Deitado eternamente em berço esplêndido, ao som do mar e à luz do céu profundo, fulguras, ó Brasil, florão da América, iluminado ao sol do novo mundo. Do que a terra mais garrida, teus risonhos lindos campos têm mais flores. Nossos bosques têm mais vida, nossa vida no teu seio, mais amores. Ó pátria amada, idolatrada, salve, salve!

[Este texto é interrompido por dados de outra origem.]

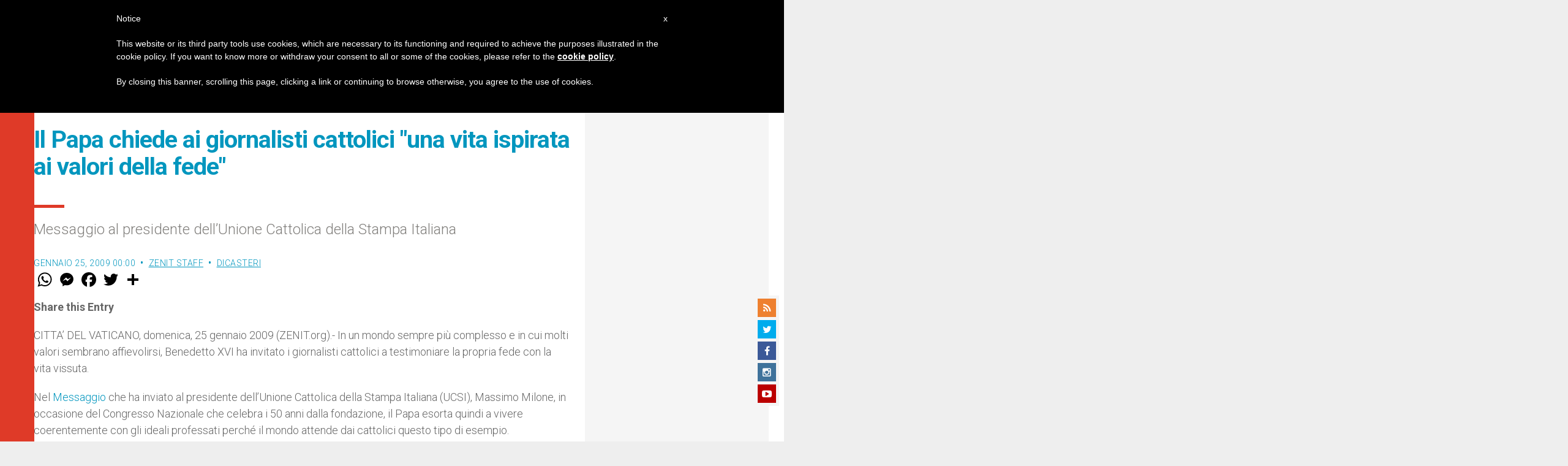

--- FILE ---
content_type: text/html; charset=utf-8
request_url: https://www.google.com/recaptcha/api2/aframe
body_size: -102
content:
<!DOCTYPE HTML><html><head><meta http-equiv="content-type" content="text/html; charset=UTF-8"></head><body><script nonce="P7xk85Pn7XnUG6W45Hl-GA">/** Anti-fraud and anti-abuse applications only. See google.com/recaptcha */ try{var clients={'sodar':'https://pagead2.googlesyndication.com/pagead/sodar?'};window.addEventListener("message",function(a){try{if(a.source===window.parent){var b=JSON.parse(a.data);var c=clients[b['id']];if(c){var d=document.createElement('img');d.src=c+b['params']+'&rc='+(localStorage.getItem("rc::a")?sessionStorage.getItem("rc::b"):"");window.document.body.appendChild(d);sessionStorage.setItem("rc::e",parseInt(sessionStorage.getItem("rc::e")||0)+1);localStorage.setItem("rc::h",'1764839906041');}}}catch(b){}});window.parent.postMessage("_grecaptcha_ready", "*");}catch(b){}</script></body></html>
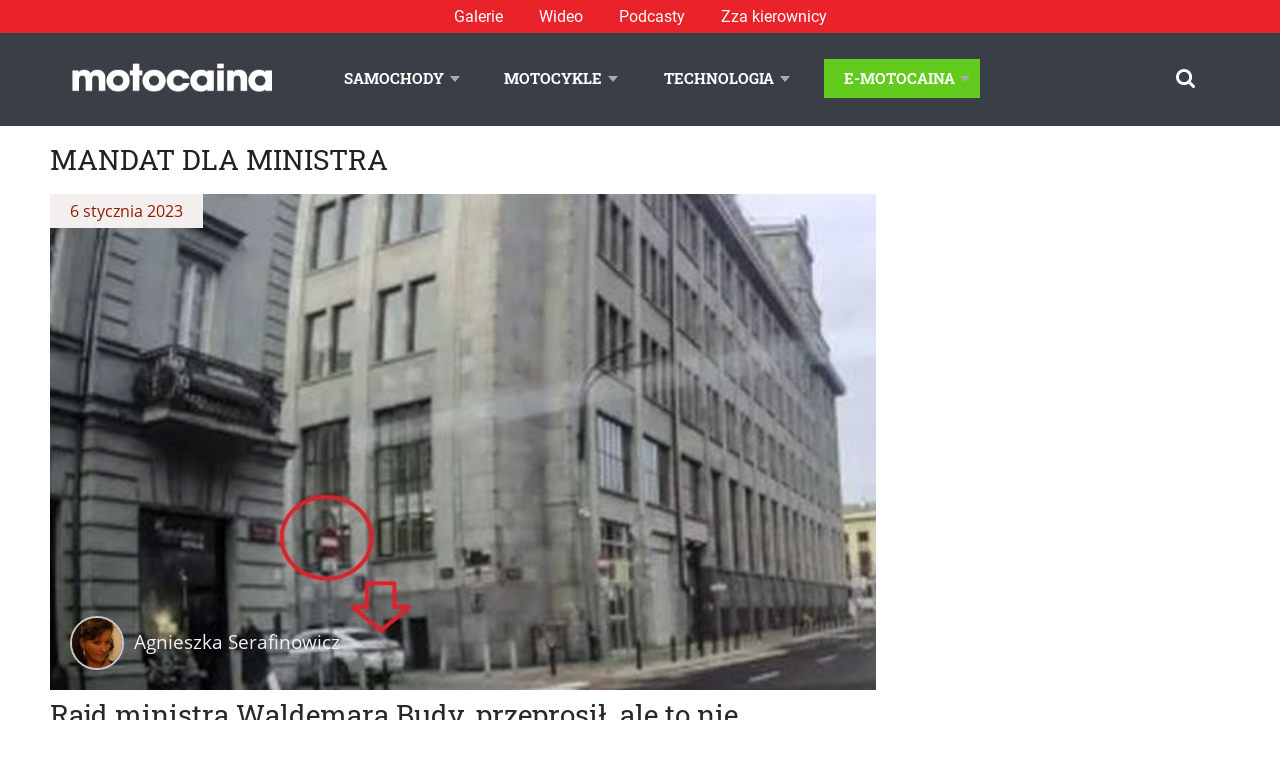

--- FILE ---
content_type: text/html; charset=utf-8
request_url: https://www.google.com/recaptcha/api2/aframe
body_size: 265
content:
<!DOCTYPE HTML><html><head><meta http-equiv="content-type" content="text/html; charset=UTF-8"></head><body><script nonce="1AK_AocdDMkSgGhA6-N66A">/** Anti-fraud and anti-abuse applications only. See google.com/recaptcha */ try{var clients={'sodar':'https://pagead2.googlesyndication.com/pagead/sodar?'};window.addEventListener("message",function(a){try{if(a.source===window.parent){var b=JSON.parse(a.data);var c=clients[b['id']];if(c){var d=document.createElement('img');d.src=c+b['params']+'&rc='+(localStorage.getItem("rc::a")?sessionStorage.getItem("rc::b"):"");window.document.body.appendChild(d);sessionStorage.setItem("rc::e",parseInt(sessionStorage.getItem("rc::e")||0)+1);localStorage.setItem("rc::h",'1768780968565');}}}catch(b){}});window.parent.postMessage("_grecaptcha_ready", "*");}catch(b){}</script></body></html>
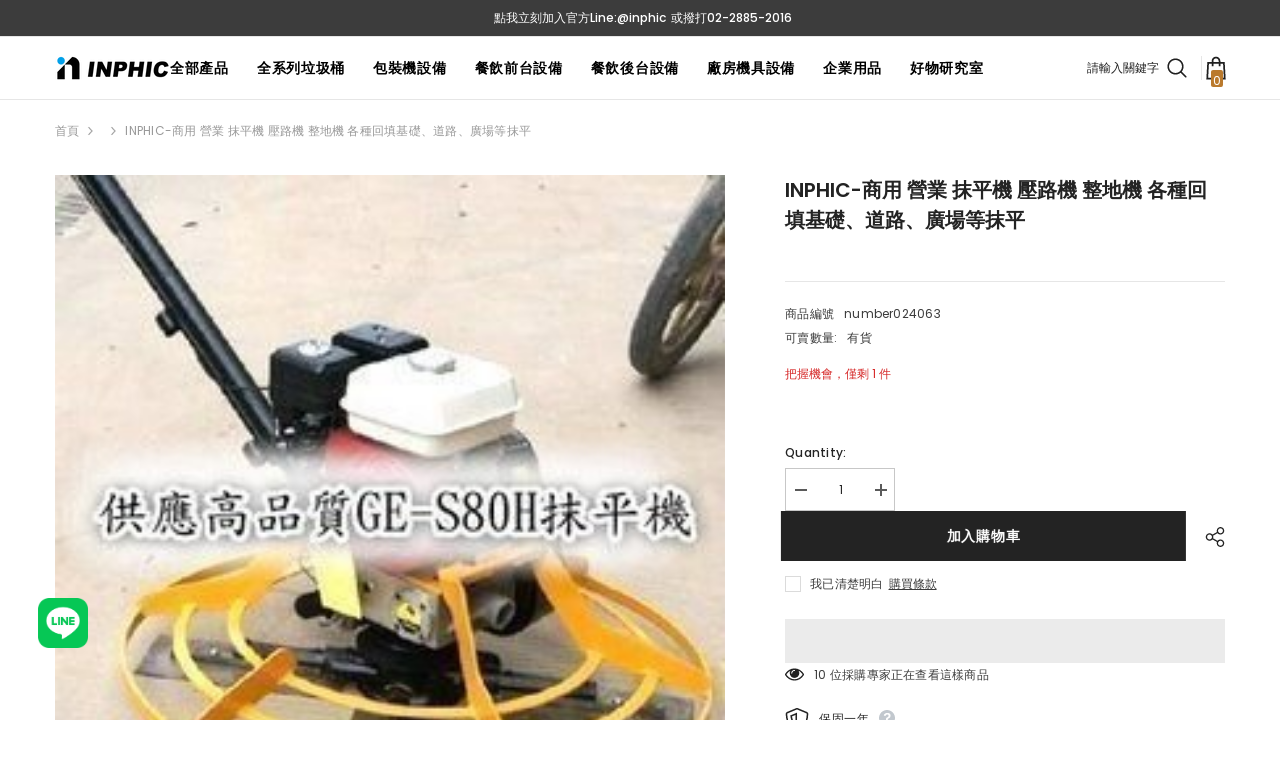

--- FILE ---
content_type: text/css
request_url: https://inphic.me/cdn/shop/t/24/assets/component-list-payment.css?v=14796597056156653981711511503
body_size: -598
content:
.list-payment{font-size:0;letter-spacing:0}.list-payment__item{display:inline-block;vertical-align:top;margin:5px 0 5px 15px}.list-payment__item img{max-height:24px}.list-payment__item .icon{width:auto;height:32px;fill:currentColor;stroke:transparent}.list-payment__item:last-child{margin-right:0}@media (max-width: 767px){.list-payment{text-align:center;padding:0;margin-top:20px}}
/*# sourceMappingURL=/cdn/shop/t/24/assets/component-list-payment.css.map?v=14796597056156653981711511503 */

Se do “deitado eternamente em berço esplêndido” muito já se comentou de nosso caráter indolente, não creio que sobre o berço nos temos visto mais uma vez como um país-criança, regredido, sempre preso à possessiva e sufocante figura materna que não quer nos ver crescidos e autônomos, adultos cidadãos forjados pela relação com o outro, ou mesmo o pai. Não se precisa de muita argúcia psicoanalítica para saber que no seio da mãe temos muito mais amores, natureza garrida de campos, bosques e flores. Já o que não suportamos ver é que esta exclusão do peito (diga-se, coragem) do pai, não nos faz crescer, não nos forja limites, ordem, senso de dever e direitos, de lei e coerção, altruísmo e solidariedade. E, sobretudo, indignação quanto a desigualdade, onde perpetuamos sempre este perverso contrato social em que, se a choldra patuléia penitente rouba a propriedade privada das elites, a despeito do aparato repressivo da polícia, é o que de menor exemplo tem das mesmas que assaltam impunes o indefeso e generoso patrimônio público. Indefeso, aliás, porque da viúva, como cinicamente se alcunha o tesouro nacional, sem pai para defendê-lo.

Brasil, de amor eterno seja símbolo o lábaro que ostentas estrelado. E diga o verde-louro desta flâmula: paz no futuro e glória no passado. Mas se ergues da Justiça a clava forte, verás que um filho teu não foge à luta. Nem teme, quem te adora, a própria morte, terra adorada! Entre outras mil, és tu Brasil, ó pátria amada! Dos filhos deste solo, és mãe gentil, pátria amada, Brasil!

E, finalizando nosso emblemático hino-destino, onde repito, é significativa a omissão ou exclusão da figura do pai, cuja função é a de nos forjar a consciência de direitos, nos preparando não apenas para a vida, mas sobretudo para a convivência social, só nos resta mesmo paz no futuro e glória no passado. Pois no presente, só temos mesmo é a própria omissão do Direito e da Justiça, que é a mãe perversa e gentia de todas as violências, a violência de cada um por si, a violência nossa de cada dia, a própria barbárie de nossa omissão da participação social. Pois no presente mesmo, tempo em que urge realizar a vida, a despeito do vezo romântico-verdiano deste hino, vai se levando, se dá um jeito, deixa pra lá, que na falta da provisão paterna, nos resta sempre, ou a ingênua credulidade na providência divina, ou o cinismo do assalto a um Estado emasculado de lei, da sanção que caracteriza a lei, um poder público impotente e estéril na sua função de garantir direitos e cidadania a todos os seus filhos.

Não! Este hino certamente não foi feito pelo nosso povo e para o nosso povo cantar! Foi feito para uma elite tola e só para ela solar no coro! E do coro do povo se apartar!

Sinto uma saudade louca do Vinícius e Toquinho do Samba de Orly, de João Bosco e Aldir Blanc do Rancho da Goiabada e do Bêbado e o Equilibrista. Do Milton Nascimento de Coração de Estudante e de Cazuza do Brasil, mostra a tua cara.